[Prompt A]: In the polygraph passage, since what year has American law banned private employers from using mandatory polygraph tests?
[Prompt B]: Write the next part of the passage on polygraph tests, picking up after its final sentence.

Ironically, daytime TV’s love affair with the polygraph is likely what keeps the machine and its advocates in business. A pernicious effect of the polygraph’s use in pop culture is that it bolsters the machine’s reputation. The more its reputation is reinforced by TV hosts’ credulous use of polygraphs, the more successful it becomes as an interrogation tool when used by the police or government agencies.

This may help explain why the American government continues to use polygraph tests. Both the CIA and NSA routinely screen prospective and existing employees, and the NSA even released a PR video on its use. Notably, American law has banned private employers from using mandatory polygraph tests since 1988.

a group of people sitting around a table looking at a laptop

A government training facility that includes training in polygraph tests. Photo by the Pennsylvania National Guard

Despite these agencies’ enthusiasm for the polygraph, history is filled with examples of enemy spies who passed polygraph tests undetected.

[Data segment]:
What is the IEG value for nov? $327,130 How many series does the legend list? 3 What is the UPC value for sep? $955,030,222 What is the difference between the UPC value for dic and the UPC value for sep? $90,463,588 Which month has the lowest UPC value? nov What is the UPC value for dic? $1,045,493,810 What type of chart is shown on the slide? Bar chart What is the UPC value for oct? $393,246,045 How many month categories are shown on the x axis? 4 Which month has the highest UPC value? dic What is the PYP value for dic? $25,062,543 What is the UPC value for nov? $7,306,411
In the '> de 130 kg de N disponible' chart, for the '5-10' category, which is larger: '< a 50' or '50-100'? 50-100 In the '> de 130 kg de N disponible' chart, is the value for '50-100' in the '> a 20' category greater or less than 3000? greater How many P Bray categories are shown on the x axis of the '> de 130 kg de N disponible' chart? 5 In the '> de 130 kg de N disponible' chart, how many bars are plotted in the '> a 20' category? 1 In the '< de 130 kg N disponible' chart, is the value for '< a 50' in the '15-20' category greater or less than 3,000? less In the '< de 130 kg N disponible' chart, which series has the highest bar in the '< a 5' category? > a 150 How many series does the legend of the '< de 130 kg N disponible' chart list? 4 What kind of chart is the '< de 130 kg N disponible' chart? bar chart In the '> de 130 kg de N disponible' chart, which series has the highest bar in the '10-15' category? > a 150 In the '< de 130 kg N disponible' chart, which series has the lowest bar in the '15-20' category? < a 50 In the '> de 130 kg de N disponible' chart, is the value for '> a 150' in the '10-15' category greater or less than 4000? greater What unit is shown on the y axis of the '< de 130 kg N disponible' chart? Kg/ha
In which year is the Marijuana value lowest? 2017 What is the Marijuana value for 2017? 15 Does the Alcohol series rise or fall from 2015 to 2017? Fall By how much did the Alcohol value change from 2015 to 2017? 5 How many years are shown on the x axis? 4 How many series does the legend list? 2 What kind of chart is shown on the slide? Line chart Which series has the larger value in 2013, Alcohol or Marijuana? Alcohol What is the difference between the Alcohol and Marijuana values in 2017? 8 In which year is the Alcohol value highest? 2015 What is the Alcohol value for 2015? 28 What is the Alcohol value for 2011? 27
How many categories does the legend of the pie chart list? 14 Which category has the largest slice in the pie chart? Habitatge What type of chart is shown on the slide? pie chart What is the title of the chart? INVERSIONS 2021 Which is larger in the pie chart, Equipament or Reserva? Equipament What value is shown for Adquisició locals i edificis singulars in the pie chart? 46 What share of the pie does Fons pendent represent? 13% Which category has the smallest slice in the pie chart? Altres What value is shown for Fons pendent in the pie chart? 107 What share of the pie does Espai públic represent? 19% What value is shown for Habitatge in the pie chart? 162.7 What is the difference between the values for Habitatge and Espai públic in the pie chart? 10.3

[Final answer A]: Since 1988.

[Final answer B]:
Amongst the most infamous is the case of Aldrich Hazen Ames, who spent 31 years as a CIA counterintelligence officer and analyst, despite being a mole for the KGB. He remains in prison after being convicted of espionage in 1994, and a letter he wrote from prison to the Federation of American Scientists sheds some light on why intelligence agencies use the polygraph:

Its most obvious use is as a coercive aid to interrogators, lying somewhere on the scale between the rubber truncheon and the diploma on the wall behind the interrogator’s desk. It depends upon the overall coerciveness of the setting — you’ll be fired, you won’t get the job, you’ll be prosecuted, you’ll go to prison — and the credulous fear the device inspires… Because interrogations are intended to coerce confessions of one sort or another, interrogators feel themselves entirely justified in using their coercive means as flexibly as possible to extract them. Consistency regarding the particular technique is not important; inducing anxiety and fear is the point.

We’re left then with a scenario that must often be little more than a charade, with both examiner and examinee aware of the polygraph’s shortcomings.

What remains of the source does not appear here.